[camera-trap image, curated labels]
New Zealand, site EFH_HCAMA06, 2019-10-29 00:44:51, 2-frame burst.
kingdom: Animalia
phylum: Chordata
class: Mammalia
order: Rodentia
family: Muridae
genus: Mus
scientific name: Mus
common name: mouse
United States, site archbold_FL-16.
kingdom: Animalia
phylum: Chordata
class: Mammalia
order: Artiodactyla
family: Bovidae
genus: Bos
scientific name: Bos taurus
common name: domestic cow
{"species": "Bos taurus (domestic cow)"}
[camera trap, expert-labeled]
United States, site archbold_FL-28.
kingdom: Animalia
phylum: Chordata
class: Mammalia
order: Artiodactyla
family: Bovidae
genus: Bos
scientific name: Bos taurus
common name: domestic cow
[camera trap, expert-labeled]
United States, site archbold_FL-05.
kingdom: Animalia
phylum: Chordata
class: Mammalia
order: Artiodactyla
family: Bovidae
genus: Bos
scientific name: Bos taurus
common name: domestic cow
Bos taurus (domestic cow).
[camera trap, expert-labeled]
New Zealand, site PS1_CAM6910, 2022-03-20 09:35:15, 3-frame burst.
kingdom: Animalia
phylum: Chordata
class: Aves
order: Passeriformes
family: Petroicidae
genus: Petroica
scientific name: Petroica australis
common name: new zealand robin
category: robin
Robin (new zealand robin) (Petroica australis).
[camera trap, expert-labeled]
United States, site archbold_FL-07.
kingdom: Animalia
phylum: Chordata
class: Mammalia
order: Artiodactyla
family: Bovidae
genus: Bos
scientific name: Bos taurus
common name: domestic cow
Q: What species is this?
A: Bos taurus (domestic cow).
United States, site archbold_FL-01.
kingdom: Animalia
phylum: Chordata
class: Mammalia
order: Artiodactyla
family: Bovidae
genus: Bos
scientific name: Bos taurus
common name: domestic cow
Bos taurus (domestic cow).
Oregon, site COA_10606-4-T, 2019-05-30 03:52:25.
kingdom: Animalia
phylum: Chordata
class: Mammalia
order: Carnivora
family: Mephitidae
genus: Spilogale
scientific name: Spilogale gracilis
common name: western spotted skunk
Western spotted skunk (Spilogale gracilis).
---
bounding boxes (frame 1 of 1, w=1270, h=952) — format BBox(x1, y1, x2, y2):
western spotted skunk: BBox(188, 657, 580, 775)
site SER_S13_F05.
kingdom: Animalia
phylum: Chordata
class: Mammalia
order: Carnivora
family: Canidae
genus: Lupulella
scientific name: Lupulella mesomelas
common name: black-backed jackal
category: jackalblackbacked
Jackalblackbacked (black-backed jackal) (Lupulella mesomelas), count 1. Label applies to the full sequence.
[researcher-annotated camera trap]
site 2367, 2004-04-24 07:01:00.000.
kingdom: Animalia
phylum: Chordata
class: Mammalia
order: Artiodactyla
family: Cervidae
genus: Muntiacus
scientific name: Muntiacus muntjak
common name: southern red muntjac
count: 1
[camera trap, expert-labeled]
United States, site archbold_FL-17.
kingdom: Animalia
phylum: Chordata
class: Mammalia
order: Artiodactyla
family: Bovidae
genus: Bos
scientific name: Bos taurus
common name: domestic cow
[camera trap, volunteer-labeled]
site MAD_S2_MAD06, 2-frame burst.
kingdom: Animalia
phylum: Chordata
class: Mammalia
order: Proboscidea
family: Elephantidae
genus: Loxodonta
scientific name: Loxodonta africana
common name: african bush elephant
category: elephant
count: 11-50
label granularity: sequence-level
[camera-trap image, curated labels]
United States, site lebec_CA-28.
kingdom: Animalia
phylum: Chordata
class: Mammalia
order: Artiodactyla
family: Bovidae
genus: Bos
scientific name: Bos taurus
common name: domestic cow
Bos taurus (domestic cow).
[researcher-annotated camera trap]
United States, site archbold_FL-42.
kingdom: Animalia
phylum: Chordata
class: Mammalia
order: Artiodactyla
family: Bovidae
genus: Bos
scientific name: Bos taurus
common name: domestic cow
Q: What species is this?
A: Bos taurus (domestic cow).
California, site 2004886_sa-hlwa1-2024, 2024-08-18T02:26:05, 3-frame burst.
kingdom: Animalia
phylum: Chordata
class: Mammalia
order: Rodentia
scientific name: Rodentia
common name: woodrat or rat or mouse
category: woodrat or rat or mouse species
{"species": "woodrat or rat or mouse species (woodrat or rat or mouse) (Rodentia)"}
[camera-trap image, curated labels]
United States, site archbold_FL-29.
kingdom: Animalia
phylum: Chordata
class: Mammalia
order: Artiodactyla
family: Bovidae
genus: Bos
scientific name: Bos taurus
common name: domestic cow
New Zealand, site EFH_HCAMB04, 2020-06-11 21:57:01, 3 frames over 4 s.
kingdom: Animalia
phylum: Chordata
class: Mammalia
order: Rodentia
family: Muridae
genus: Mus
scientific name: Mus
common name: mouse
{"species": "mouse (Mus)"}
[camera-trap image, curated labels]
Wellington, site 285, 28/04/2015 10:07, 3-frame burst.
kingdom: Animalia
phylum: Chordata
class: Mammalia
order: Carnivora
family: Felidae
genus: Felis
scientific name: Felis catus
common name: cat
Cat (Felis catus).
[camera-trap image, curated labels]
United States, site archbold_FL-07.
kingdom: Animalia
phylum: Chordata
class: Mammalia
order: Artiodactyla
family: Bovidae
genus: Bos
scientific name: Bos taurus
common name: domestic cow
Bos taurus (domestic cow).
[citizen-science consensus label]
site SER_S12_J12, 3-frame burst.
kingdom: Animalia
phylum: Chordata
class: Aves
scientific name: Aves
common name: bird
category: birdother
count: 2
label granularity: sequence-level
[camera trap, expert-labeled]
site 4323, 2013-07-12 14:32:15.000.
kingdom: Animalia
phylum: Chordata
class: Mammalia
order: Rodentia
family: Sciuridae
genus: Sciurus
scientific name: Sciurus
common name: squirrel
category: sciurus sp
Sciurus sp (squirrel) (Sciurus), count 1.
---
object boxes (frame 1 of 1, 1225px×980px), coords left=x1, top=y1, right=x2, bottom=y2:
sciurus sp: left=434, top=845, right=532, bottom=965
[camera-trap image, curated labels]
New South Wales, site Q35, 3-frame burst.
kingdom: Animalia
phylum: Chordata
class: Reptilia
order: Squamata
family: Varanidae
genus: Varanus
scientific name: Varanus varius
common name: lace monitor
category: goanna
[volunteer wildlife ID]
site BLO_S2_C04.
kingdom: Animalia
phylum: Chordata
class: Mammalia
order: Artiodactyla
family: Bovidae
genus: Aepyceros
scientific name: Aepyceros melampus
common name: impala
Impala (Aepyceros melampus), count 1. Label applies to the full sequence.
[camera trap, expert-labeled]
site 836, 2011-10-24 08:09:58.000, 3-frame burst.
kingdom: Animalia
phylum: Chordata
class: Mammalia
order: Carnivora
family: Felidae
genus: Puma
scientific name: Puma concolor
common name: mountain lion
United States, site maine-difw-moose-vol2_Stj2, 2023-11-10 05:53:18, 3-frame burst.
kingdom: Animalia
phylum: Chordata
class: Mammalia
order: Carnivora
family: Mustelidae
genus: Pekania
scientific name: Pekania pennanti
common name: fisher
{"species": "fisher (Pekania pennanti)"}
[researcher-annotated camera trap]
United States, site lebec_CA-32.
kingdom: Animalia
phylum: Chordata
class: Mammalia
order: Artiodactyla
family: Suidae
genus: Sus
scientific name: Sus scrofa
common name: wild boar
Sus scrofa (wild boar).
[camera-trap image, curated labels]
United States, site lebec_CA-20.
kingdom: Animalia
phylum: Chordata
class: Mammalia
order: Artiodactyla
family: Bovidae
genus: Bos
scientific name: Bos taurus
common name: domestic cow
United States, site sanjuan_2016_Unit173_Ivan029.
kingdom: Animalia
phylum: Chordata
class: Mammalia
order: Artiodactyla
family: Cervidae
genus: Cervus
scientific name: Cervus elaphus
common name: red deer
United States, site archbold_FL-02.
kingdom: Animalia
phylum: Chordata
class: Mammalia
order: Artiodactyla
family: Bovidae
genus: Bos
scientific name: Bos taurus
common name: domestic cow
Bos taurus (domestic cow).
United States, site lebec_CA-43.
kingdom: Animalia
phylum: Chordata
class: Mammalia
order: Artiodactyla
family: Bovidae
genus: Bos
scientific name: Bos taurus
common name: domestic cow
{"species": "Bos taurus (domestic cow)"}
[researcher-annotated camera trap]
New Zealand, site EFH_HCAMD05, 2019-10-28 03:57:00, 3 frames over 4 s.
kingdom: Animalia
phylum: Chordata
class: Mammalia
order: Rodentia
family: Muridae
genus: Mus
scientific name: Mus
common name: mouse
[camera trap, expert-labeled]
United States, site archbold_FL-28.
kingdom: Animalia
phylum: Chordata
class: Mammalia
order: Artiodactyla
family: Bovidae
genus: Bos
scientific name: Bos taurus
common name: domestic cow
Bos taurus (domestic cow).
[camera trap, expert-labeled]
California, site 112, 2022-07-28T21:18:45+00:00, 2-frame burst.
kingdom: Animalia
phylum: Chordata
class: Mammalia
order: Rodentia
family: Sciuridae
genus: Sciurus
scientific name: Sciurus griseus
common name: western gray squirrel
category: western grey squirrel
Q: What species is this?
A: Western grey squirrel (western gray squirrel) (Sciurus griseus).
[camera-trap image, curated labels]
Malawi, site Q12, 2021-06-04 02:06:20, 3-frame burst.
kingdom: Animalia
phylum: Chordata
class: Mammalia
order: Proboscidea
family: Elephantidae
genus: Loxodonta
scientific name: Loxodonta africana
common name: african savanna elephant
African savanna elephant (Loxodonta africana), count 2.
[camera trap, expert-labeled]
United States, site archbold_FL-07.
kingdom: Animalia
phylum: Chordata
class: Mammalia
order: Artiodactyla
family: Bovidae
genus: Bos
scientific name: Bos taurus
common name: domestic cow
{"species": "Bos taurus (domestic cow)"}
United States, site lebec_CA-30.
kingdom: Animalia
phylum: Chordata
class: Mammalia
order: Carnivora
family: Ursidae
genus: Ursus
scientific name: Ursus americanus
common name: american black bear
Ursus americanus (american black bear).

» **Task directions**: Wherever the word "over" appears in the records above, copy that line.

» **Solution**:
New Zealand, site EFH_HCAMB04, 2020-06-11 21:57:01, 3 frames over 4 s.
New Zealand, site EFH_HCAMD05, 2019-10-28 03:57:00, 3 frames over 4 s.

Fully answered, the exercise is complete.